Alamouti coding enabled polarization insensitive simplified self-homodyne coherent system for short-reach optical interconnects

Coherent technology inherent with more available degrees of freedom is deemed as a competitive solution for next-generation ultra-high-speed short-reach optical interconnects. However, the high system cost, elevated power consumption, and large footprint size pose formidable barriers to the application of conventional coherent systems in short-reach scenarios. Self-homodyne coherent detection exhibits its potential for short-reach applications due to the sharing of the signal carrier and the local oscillator (LO), which not only reduces the system cost but also eliminates the frequency offset. Nevertheless, the self-homodyne coherent technique suffers from the polarization fading issue due to the random polarization states of the remote LO. In this paper, an Alamouti coding enabled simplified self-homodyne coherent detection technique is proposed to solve the polarization fading issue, resulting in a polarization-insensitive receiver. Besides, to further reduce the computational complexity of the system, the digital subcarrier multiplexing (DSCM) technique is discussed to alleviate the complexity of chromatic dispersion compensation (CDC), which is another dominant power consumption module of the receiver-side digital signal processing. The performance of the proposed scheme is demonstrated with a 50Gbaud 4-subcarrier 16/32QAM DSCM signal.
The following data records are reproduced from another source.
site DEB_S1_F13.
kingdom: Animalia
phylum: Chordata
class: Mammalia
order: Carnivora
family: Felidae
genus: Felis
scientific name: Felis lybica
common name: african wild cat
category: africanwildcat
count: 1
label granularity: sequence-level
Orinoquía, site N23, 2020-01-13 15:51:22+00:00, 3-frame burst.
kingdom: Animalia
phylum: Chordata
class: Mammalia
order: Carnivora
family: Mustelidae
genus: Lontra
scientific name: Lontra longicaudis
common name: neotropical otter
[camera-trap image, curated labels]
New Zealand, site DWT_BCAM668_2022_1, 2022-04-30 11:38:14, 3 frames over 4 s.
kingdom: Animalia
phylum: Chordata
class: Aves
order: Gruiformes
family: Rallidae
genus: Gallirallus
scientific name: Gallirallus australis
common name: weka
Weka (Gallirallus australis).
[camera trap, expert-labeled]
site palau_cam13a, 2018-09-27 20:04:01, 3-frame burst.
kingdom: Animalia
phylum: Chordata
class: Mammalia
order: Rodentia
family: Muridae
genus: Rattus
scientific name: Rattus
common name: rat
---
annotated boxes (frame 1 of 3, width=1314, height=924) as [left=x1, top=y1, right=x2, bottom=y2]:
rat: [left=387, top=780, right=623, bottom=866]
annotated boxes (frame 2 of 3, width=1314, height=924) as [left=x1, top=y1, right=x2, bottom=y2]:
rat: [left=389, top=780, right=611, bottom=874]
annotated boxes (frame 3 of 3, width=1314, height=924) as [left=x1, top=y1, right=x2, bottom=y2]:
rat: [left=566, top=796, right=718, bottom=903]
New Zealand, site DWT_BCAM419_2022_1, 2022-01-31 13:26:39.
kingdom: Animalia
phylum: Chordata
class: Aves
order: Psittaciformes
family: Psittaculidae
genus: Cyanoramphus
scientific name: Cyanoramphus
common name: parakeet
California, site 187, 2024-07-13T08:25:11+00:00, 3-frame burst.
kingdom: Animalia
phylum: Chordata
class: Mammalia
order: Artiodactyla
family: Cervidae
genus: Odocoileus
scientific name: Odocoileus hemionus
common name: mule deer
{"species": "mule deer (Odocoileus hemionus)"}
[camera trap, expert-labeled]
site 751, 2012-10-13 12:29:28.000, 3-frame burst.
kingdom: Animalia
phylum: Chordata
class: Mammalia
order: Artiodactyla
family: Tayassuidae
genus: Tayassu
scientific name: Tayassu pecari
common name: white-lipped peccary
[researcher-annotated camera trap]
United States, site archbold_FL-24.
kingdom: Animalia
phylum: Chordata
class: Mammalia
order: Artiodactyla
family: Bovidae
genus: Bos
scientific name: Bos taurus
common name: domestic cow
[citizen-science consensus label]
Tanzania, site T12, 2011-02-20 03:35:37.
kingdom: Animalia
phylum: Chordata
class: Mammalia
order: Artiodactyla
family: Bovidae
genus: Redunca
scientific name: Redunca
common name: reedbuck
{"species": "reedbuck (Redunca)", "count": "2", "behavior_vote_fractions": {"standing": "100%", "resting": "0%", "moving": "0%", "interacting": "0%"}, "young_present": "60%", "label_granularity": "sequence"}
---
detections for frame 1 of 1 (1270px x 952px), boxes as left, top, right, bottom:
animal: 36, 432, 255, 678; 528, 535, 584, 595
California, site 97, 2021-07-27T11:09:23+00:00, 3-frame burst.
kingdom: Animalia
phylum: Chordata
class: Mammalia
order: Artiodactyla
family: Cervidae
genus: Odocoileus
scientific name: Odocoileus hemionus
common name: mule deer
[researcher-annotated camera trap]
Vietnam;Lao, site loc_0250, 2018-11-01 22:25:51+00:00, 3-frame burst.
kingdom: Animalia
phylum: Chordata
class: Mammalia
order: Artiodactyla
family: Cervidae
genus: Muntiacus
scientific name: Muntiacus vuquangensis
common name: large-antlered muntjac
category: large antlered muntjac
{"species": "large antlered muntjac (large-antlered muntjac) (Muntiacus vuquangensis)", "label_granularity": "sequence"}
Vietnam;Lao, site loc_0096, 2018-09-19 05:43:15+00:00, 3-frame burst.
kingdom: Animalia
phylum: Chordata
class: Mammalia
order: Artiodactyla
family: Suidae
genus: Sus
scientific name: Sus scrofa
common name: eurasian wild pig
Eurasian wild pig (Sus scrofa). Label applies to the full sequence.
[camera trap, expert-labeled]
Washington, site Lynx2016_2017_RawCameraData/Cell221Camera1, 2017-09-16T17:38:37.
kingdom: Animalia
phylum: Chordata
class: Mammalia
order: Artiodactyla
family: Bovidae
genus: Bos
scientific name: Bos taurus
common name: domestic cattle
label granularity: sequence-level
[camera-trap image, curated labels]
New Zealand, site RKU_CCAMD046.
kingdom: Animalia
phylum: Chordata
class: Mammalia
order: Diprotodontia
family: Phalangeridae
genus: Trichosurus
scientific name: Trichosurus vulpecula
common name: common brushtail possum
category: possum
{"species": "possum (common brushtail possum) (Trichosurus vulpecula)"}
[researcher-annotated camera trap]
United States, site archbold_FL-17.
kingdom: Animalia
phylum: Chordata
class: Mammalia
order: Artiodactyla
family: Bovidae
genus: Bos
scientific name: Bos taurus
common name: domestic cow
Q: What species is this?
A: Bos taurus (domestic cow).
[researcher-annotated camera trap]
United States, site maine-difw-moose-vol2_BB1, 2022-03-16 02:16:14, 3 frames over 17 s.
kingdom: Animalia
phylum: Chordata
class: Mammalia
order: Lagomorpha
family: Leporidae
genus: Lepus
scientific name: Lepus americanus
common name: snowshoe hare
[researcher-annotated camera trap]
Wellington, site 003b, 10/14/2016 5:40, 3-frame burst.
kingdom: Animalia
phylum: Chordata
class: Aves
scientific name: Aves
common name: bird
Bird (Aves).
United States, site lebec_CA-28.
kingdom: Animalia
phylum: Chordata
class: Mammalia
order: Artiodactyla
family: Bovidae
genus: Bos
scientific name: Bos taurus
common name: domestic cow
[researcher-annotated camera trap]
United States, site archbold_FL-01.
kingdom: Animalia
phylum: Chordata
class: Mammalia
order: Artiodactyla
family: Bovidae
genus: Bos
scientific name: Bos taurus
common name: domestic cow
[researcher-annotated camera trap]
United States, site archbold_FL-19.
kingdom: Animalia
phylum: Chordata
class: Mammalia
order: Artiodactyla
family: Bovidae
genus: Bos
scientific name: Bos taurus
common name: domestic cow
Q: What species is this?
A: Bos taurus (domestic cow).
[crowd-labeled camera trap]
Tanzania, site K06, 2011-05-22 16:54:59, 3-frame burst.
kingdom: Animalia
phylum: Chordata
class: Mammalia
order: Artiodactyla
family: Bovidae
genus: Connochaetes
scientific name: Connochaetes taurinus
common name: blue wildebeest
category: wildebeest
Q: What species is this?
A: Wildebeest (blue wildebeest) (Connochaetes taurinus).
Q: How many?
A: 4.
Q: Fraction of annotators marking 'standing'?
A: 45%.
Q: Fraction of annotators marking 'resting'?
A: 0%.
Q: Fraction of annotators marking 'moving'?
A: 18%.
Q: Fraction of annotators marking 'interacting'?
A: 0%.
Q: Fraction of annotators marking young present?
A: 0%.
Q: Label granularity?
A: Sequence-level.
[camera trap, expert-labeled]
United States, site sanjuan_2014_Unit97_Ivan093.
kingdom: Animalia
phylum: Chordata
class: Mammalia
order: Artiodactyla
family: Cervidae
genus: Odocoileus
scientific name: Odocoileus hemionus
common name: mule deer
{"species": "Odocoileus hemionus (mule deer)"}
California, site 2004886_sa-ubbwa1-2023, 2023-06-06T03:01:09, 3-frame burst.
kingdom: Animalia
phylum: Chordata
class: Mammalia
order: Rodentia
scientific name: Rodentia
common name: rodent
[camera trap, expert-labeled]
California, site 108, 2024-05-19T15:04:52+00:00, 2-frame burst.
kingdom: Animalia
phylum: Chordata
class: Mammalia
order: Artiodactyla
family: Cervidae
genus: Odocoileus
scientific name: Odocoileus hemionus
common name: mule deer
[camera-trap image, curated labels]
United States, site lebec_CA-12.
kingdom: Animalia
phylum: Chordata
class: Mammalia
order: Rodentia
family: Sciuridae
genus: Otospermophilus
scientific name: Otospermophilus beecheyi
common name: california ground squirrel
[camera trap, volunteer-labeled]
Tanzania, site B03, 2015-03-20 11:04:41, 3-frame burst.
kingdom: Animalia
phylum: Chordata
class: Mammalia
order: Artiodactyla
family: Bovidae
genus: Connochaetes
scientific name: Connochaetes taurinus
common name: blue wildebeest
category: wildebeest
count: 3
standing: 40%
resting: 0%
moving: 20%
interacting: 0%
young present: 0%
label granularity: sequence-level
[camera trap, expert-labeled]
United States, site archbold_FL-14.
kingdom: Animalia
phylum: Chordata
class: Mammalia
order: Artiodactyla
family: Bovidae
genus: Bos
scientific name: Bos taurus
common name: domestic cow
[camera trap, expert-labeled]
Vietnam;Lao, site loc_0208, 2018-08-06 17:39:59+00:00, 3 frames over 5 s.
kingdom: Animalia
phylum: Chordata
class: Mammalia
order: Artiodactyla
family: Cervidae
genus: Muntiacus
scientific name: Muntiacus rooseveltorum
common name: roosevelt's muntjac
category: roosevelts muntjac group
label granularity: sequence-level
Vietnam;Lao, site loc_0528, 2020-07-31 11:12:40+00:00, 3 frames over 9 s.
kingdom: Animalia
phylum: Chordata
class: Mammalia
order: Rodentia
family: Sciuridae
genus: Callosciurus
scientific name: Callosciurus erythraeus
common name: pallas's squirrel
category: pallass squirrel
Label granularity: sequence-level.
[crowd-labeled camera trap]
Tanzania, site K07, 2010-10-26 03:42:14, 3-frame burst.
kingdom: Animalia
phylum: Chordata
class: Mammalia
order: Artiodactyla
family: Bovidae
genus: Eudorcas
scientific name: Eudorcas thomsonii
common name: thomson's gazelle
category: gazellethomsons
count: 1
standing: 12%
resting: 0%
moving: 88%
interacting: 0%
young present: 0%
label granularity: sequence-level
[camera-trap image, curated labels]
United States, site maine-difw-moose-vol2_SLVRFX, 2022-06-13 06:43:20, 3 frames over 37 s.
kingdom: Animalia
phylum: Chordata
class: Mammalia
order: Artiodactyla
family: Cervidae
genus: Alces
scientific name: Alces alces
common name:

The results show that polarization-insensitive self-homodyne detection is achieved by the transmitter-side Alamouti coding technique, circumventing the sophisticated automatic polarization controller for the polarization state tracking of the remote LO. In addition, by applying the joint dispersion compensation and equalization (JDCE) method for the DSCM signal, the CD-induced penalty can be fully addressed by increasing 4 taps in the equalizer for an 80 km single-mode fiber transmission without an individual CDC module, reducing the computational complexity of the system significantly.